[Page-level text extractions]
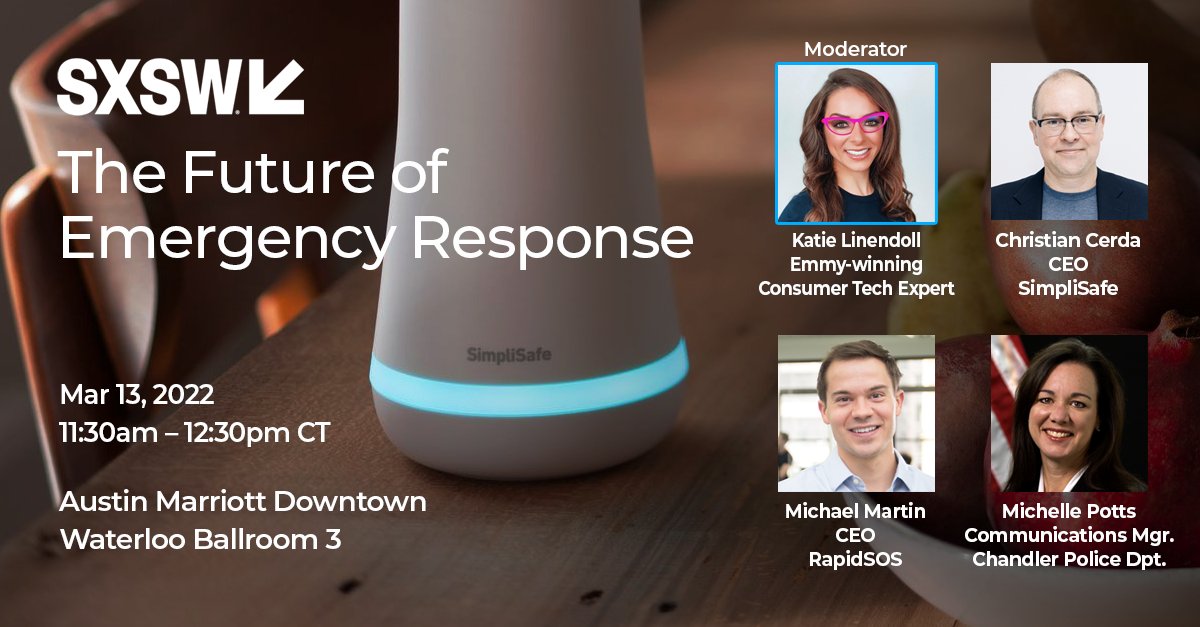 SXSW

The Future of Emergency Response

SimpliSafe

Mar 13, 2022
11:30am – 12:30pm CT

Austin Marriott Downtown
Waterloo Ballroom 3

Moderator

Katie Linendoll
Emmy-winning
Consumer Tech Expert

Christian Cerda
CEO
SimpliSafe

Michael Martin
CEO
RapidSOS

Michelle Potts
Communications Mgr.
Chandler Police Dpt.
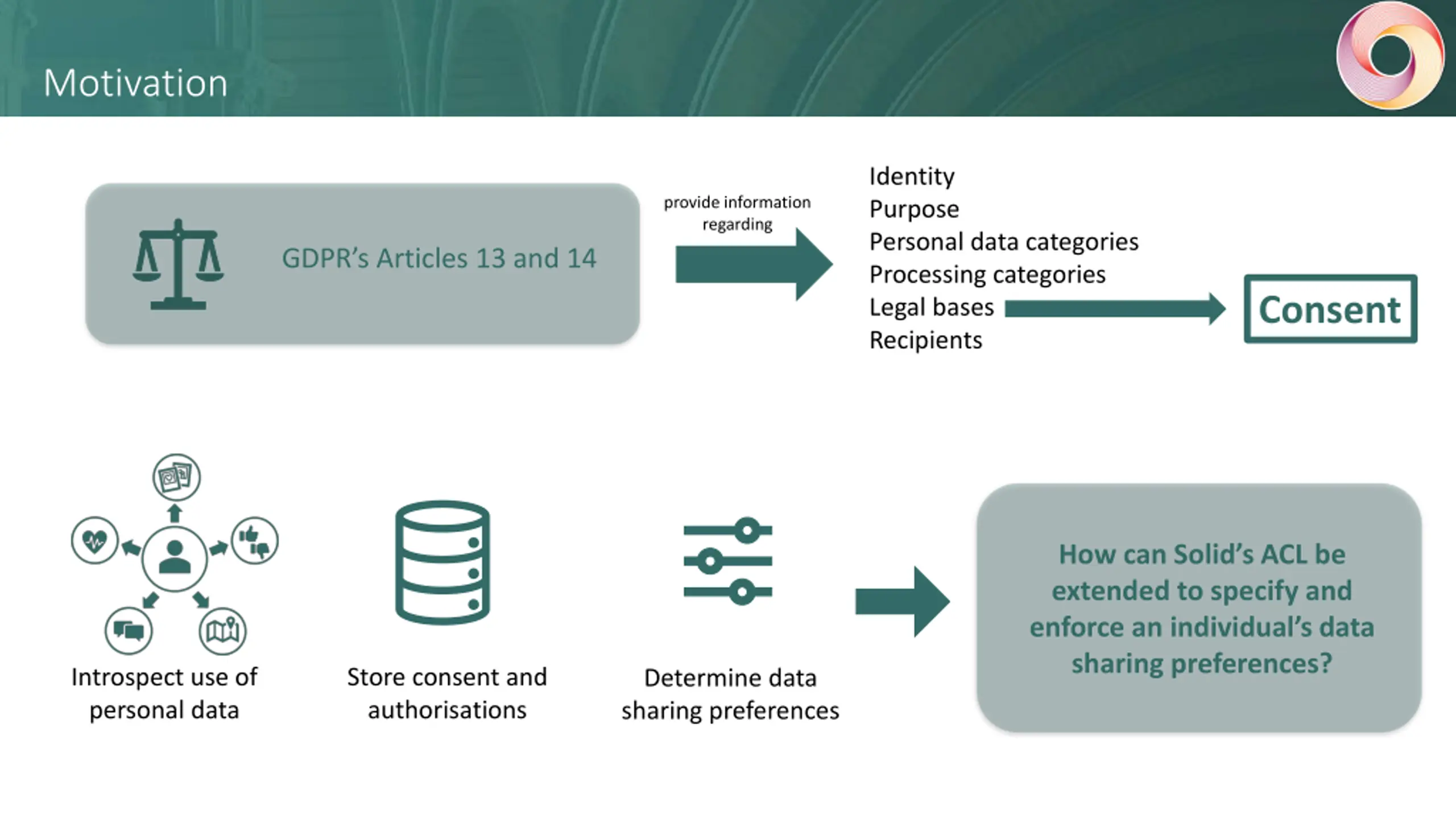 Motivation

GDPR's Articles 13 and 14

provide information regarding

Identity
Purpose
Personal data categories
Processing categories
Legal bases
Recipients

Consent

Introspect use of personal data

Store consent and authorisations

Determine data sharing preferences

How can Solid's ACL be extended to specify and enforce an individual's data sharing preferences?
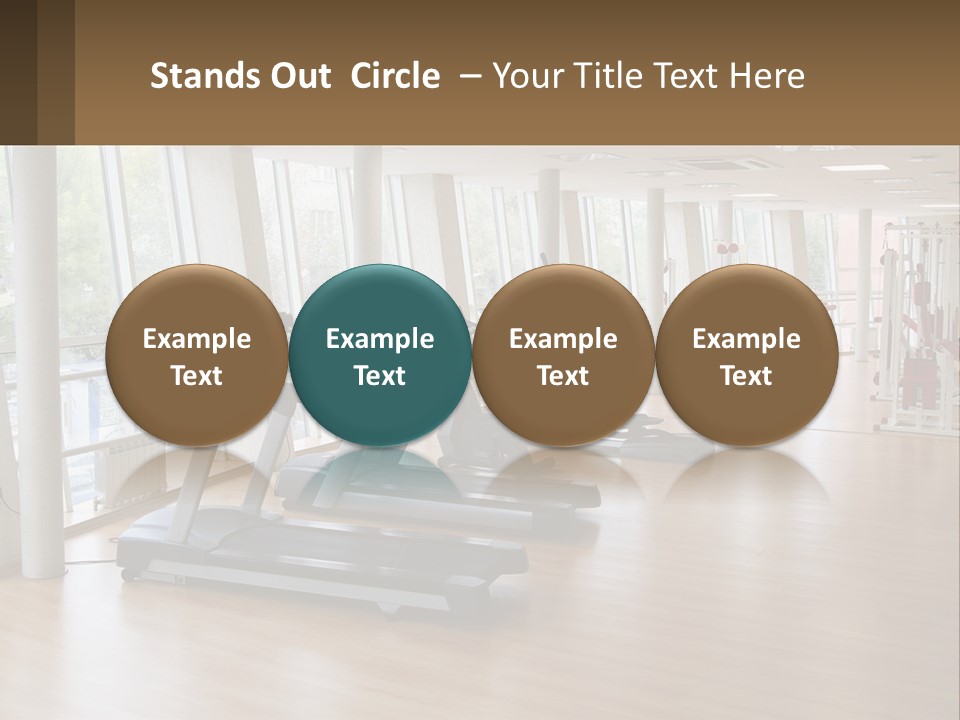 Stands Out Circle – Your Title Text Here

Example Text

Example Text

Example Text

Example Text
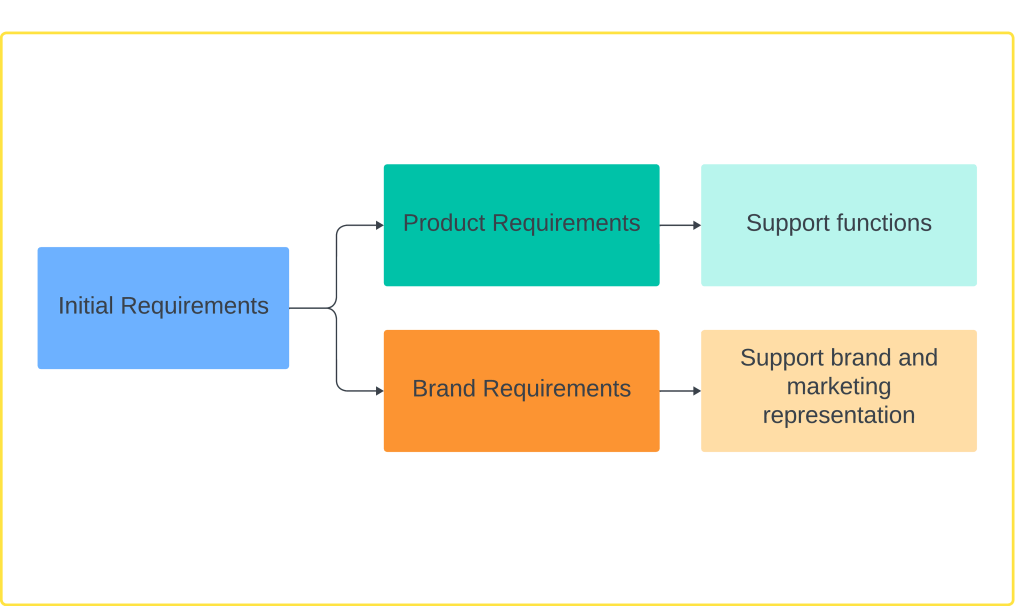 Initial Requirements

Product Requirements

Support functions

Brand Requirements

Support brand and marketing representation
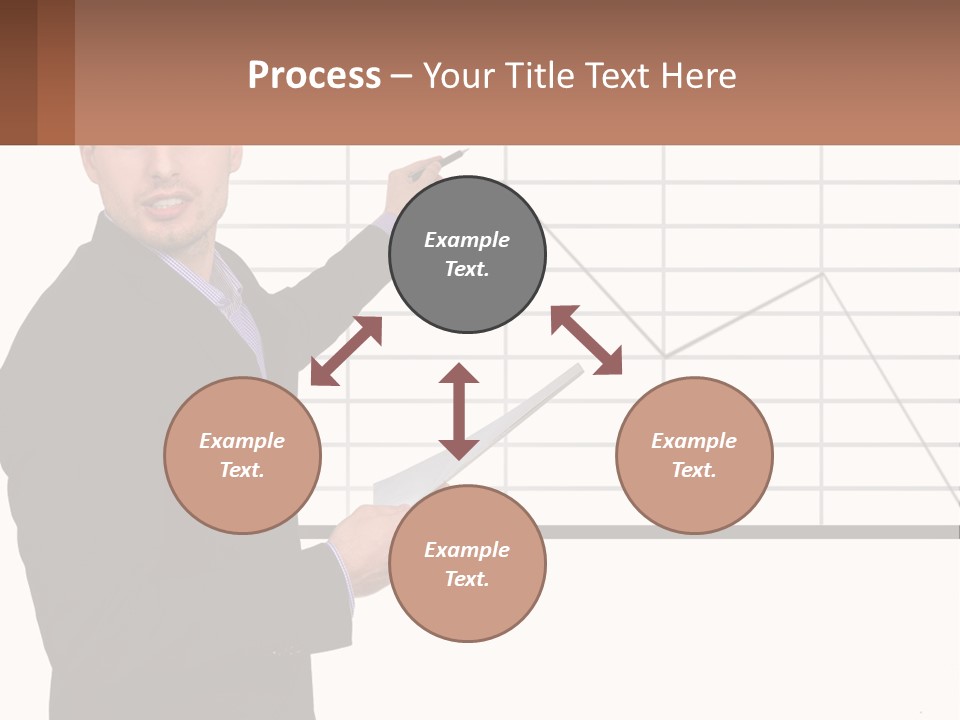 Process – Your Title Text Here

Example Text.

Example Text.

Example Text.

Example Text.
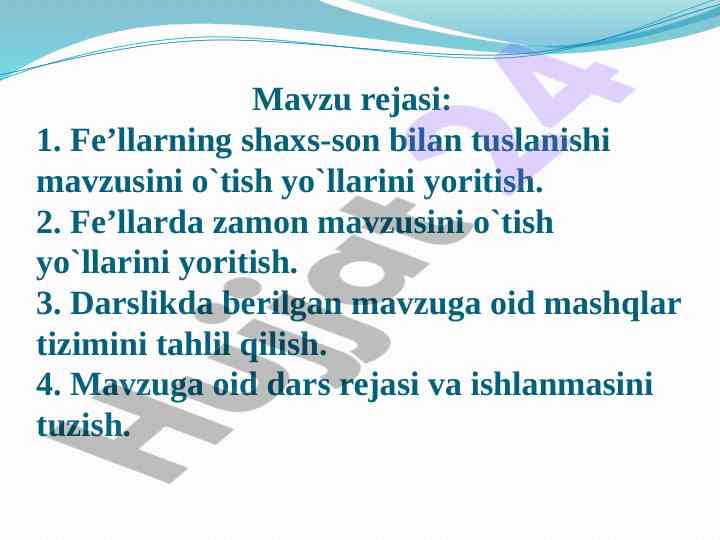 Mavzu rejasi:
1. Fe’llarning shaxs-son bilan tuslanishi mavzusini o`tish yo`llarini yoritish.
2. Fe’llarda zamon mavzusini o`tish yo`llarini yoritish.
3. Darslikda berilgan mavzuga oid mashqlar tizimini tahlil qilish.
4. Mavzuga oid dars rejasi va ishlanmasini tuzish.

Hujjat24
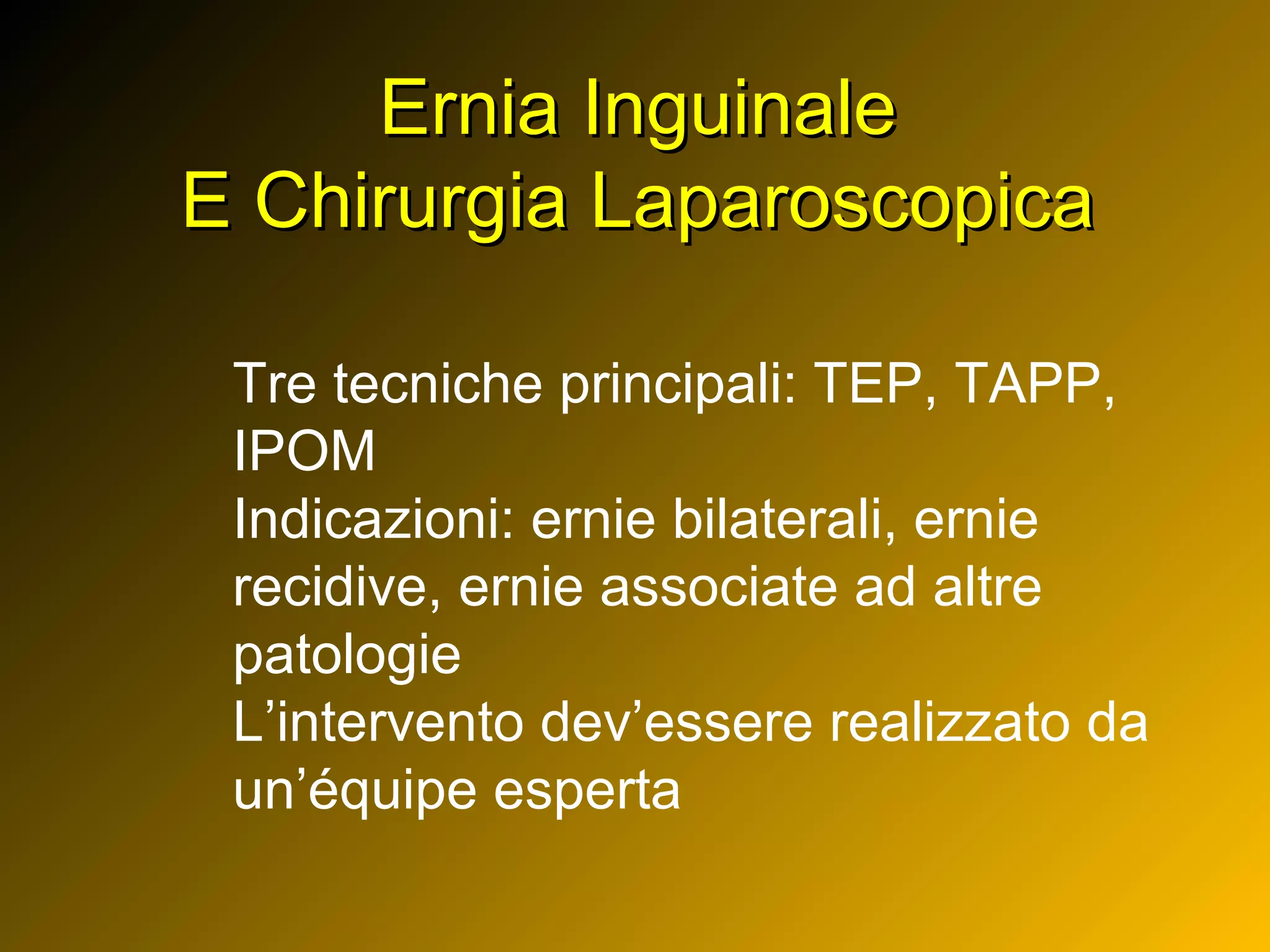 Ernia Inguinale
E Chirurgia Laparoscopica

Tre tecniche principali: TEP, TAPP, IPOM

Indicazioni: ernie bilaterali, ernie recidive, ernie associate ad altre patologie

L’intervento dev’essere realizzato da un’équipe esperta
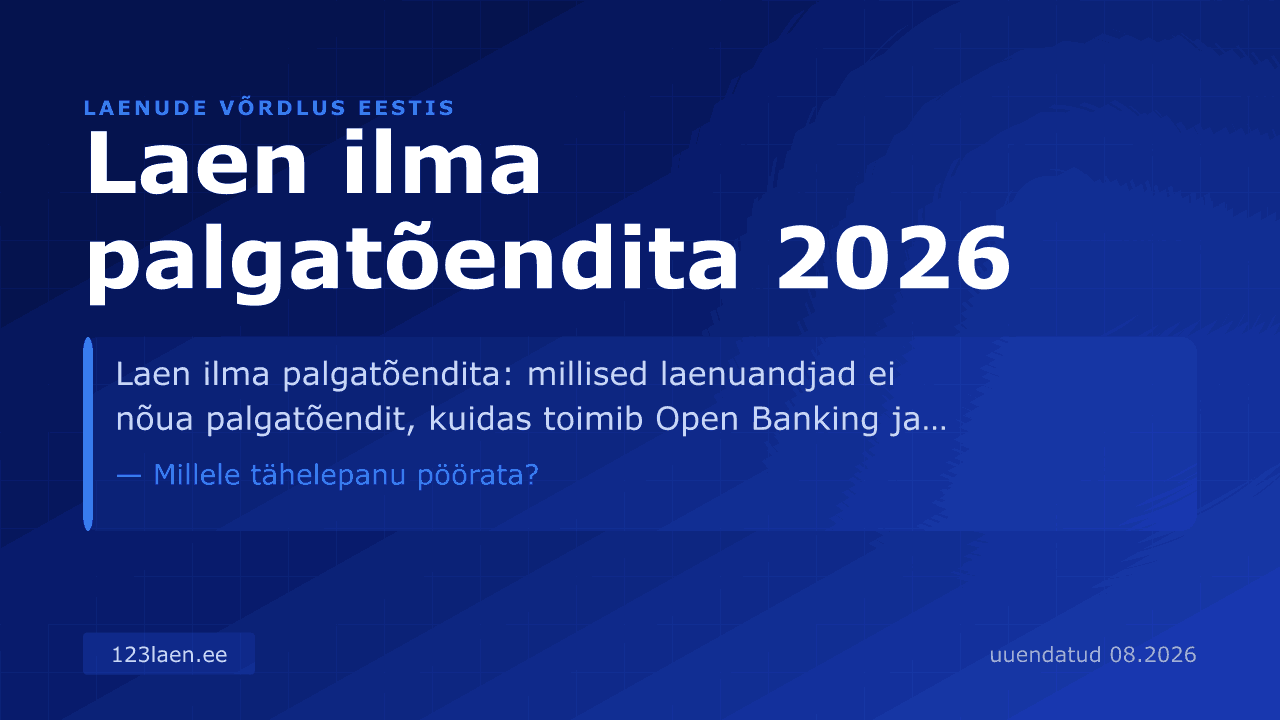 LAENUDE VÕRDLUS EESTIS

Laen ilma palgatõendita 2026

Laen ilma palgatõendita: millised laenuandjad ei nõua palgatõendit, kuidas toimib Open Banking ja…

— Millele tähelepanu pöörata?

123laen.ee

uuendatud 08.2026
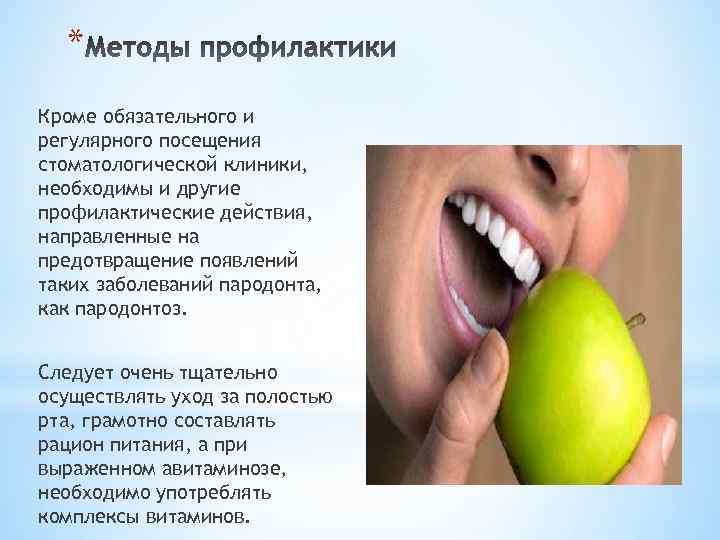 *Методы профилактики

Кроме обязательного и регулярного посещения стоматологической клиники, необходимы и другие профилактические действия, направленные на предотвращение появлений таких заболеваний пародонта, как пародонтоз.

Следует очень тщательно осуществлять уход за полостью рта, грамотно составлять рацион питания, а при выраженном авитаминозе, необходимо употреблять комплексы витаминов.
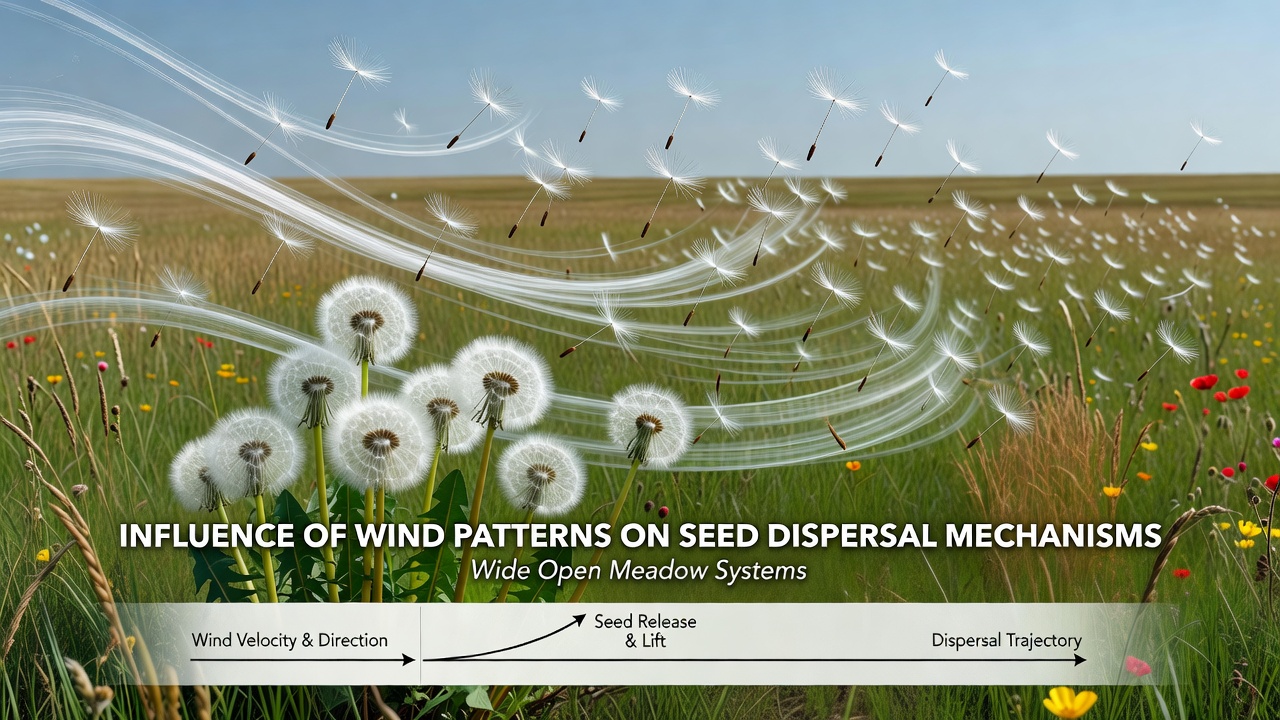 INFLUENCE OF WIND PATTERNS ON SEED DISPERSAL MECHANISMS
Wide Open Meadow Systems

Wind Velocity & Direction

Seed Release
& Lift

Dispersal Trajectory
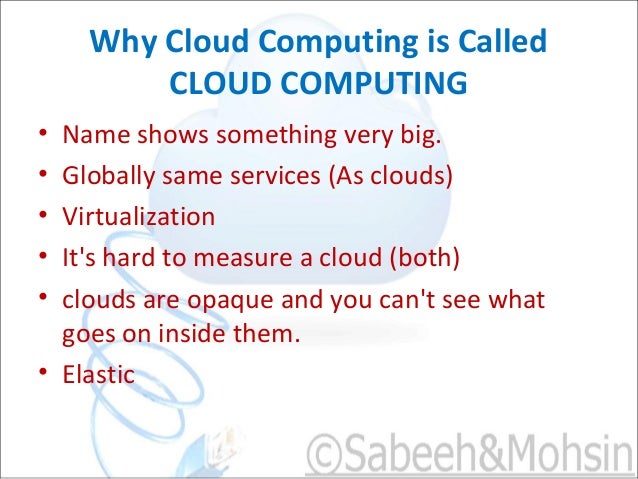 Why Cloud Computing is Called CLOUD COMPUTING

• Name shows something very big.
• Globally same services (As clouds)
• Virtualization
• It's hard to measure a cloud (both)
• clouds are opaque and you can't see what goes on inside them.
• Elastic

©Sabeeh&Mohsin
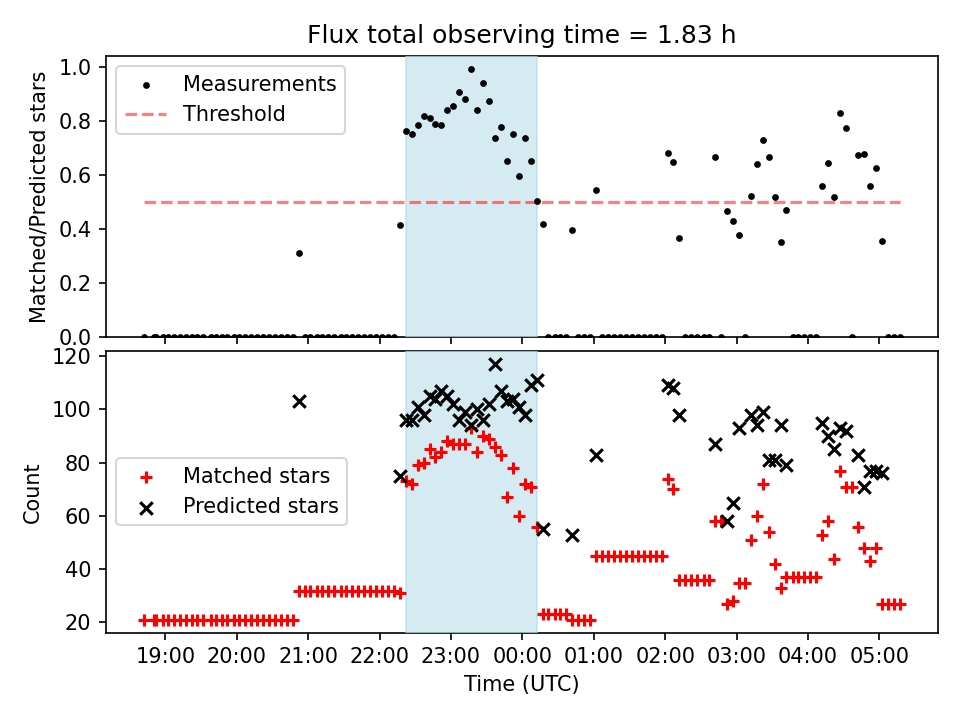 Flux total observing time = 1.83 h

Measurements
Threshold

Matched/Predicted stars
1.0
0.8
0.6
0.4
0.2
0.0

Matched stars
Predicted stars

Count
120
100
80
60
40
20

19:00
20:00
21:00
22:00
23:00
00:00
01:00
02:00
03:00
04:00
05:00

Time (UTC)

TASK STATEMENT: Identify the lines above that contain the word "clouds", then copy them.

TASK RESULT:
• Globally same services (As clouds)
• clouds are opaque and you can't see what goes on inside them.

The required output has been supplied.